Worldlines uses a simple but flexible system designed to get out of the way of good storytelling while providing meaningful mechanical choices. The game is run by the Game Architect (GA) who provides the narrative basis and works as a quasi-referee to manage the game for the role players.

The Basics

When your character attempts something with an uncertain outcome, you roll dice and compare the result to a Task Difficulty (TD) set by the Game Architect. Meet or exceed the TD, and you succeed. Fall short, and you fail or succeed with complications.

Trait Dice

Every character has four Traits that represent their core capabilities:

  • Combat — Physical prowess, reflexes, and battle-hardened resilience
  • Wisdom — Awareness, intuition, and understanding of the world around you
  • Intellect — Technical knowledge, reasoning ability, and academic learning
  • Charisma — Social presence, emotional intelligence, and force of personality

Instead of static numbers, each Trait is represented by a die: d4, d6, d8, or d10. During character creation, you assign one die to each Trait.

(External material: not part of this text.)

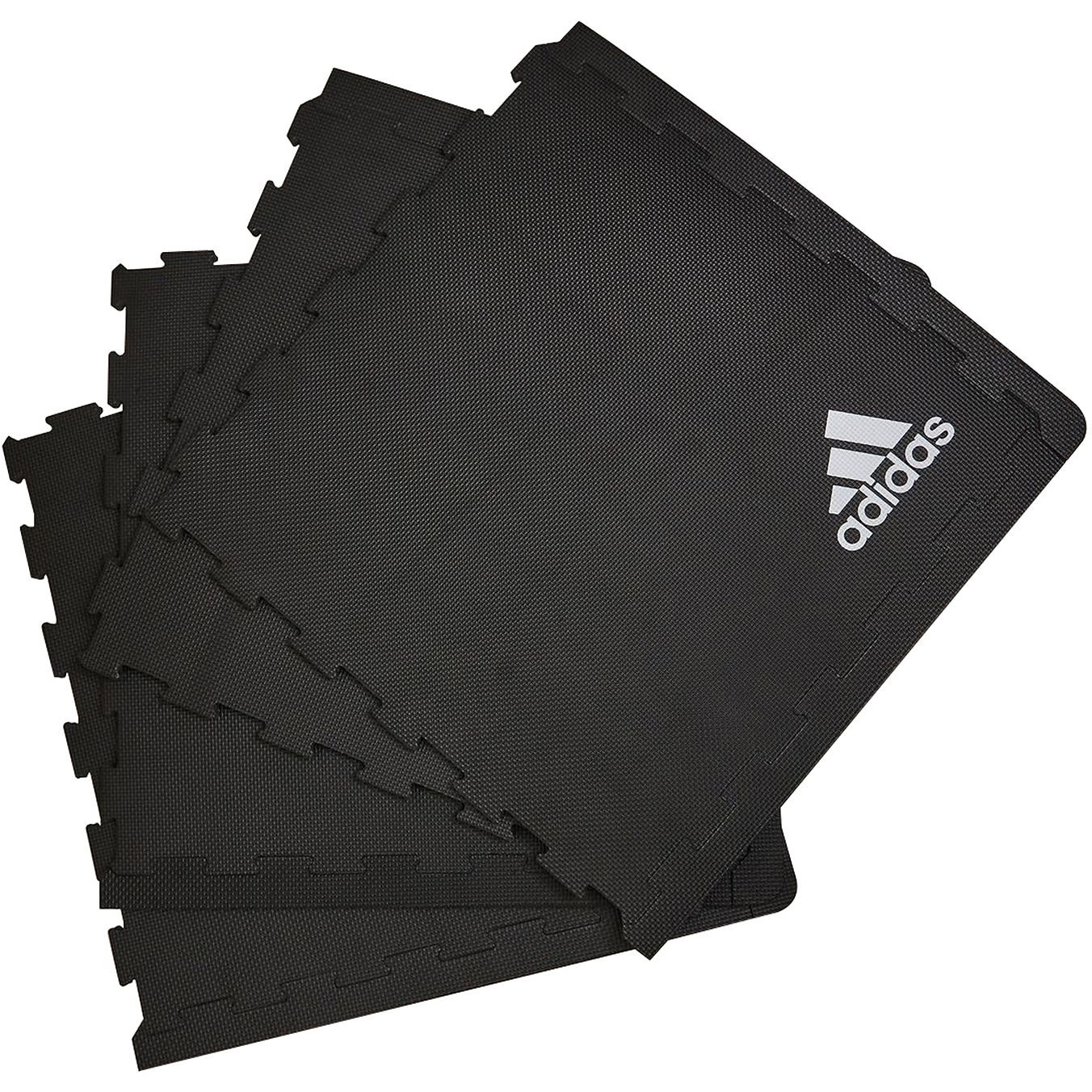 Adidas Floor Guards ADMT-10130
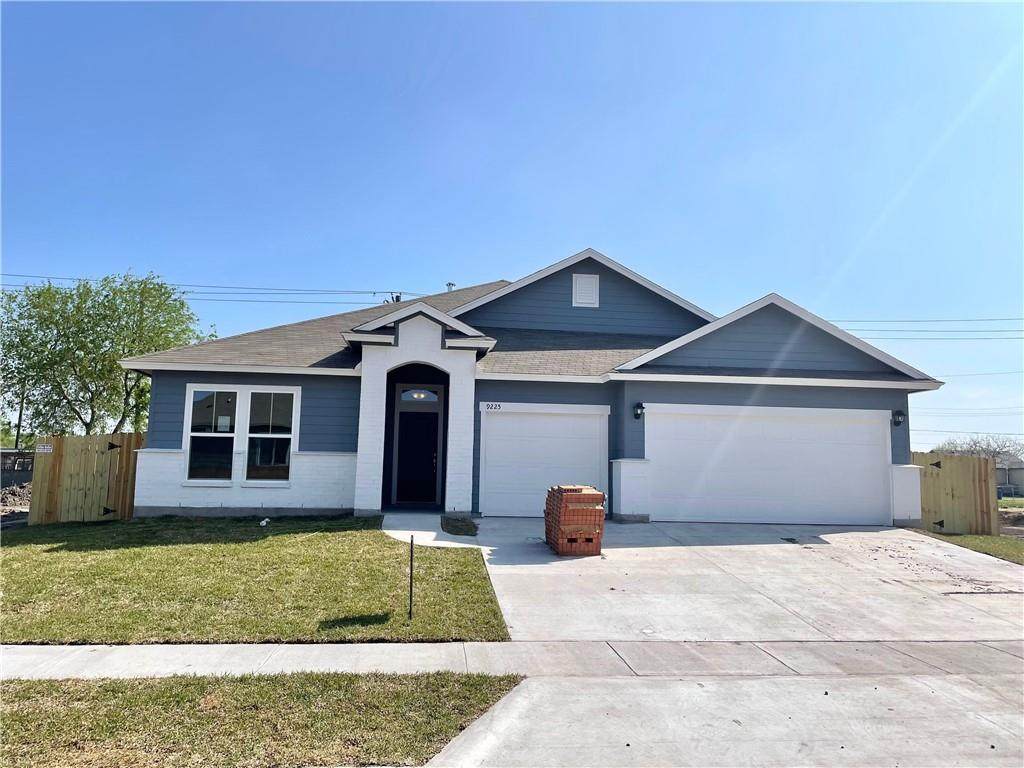 9225 Neesa Dr - Photo 1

The larger the die, the better you are at tasks using that Trait.

Skills and Task Difficulty

Each Trait encompasses several Skills that represent specific areas of expertise:

Combat Skills: Weapons, Hand-to-Hand, Athletics, Evasion, Spirit

Wisdom Skills: Awareness, Stealth, Bushcraft, Insight, Investigation

Intellect Skills: Various academic, scientific, and technical specialties

Charisma Skills: Intimidation, Persuasion, Deception, Leadership, Performance

When you make a skill check, you roll the die associated with that skill's Trait and add any bonuses from training, equipment, or circumstances.

Task Difficulties

TDDescription
TD 4(3)Routine task under normal conditions
TD 6(4)Moderate challenge requiring focus
TD 8(5)Difficult task under pressure
TD 10(6)Complex challenge requiring expertise
TD 12(10)Extreme difficulty, near the limits of possibility
TD 14+(12)Seemingly impossible without exceptional circumstances

Throughout most of the game, the most common task difficulties should be TD 4-6, and occasionally TD 8. Task difficulties going 10 or higher should be reserved for special challenges that are narrative related, or make sense given the player making the check versus the task (e.g. a player with low intelligence, and no computing experience attempting to hack a data pad; in this case, the TD should be naturally higher than normal).

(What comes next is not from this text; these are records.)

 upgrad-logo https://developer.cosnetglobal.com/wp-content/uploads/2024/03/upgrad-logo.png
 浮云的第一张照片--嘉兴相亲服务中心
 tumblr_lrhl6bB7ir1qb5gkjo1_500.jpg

Task difficulties are designed to be adaptable to the players, their skillsets, the relative perceived difficulty of the task by the Game Architect. Keep in mind that partial successes are also possible.

Additionally, Worldlines does not abide by hard rules regarding success and failure. This means that a player skilled in specific traits may have an unlucky roll that does not meet the minimum TD roll assigned by the GA. Players will still succeed with lower roles but with consequences at the GA discretion. Typical partial success is defined by the value in parentheses above, with lower rolls resulting in harsher consequences paired with success.

Advantage and Disadvantage

Sometimes circumstances make a task easier or harder than normal. Rather than adding modifiers, Worldlines uses Advantage and Disadvantage:

Advantage: Roll your Trait die twice and take the higher result.

Disadvantage: Roll your Trait die twice and take the lower result.

Augmentation of Die Rolls

Augmentations allow another player to assist a skill check by lending their expertise, providing equipment or helping physically. An augmentation can only take place when the GA decides that it makes narrative sense. In these situations, the primary player still rolls their dice but also the die of the augmenter. The GA may then do one of two things depending on the situation:

  • Take the better of the two results, or
  • If permitted by the GA (on particularly hard tasks), you add both together for a stronger outcome.

The Flow of Play

Worldlines alternates between three modes of play:

Narrative Scenes focus on exploration, investigation, social interaction, and problem-solving. Time moves fluidly, and dice are called for only when outcomes are uncertain and meaningful.

Combat Encounters use the Momentum Phase system to handle fast-paced, tactical conflicts.

Downtime Phases allow characters to rest, train, craft equipment, pursue personal goals, and deal with the long-term consequences of their actions.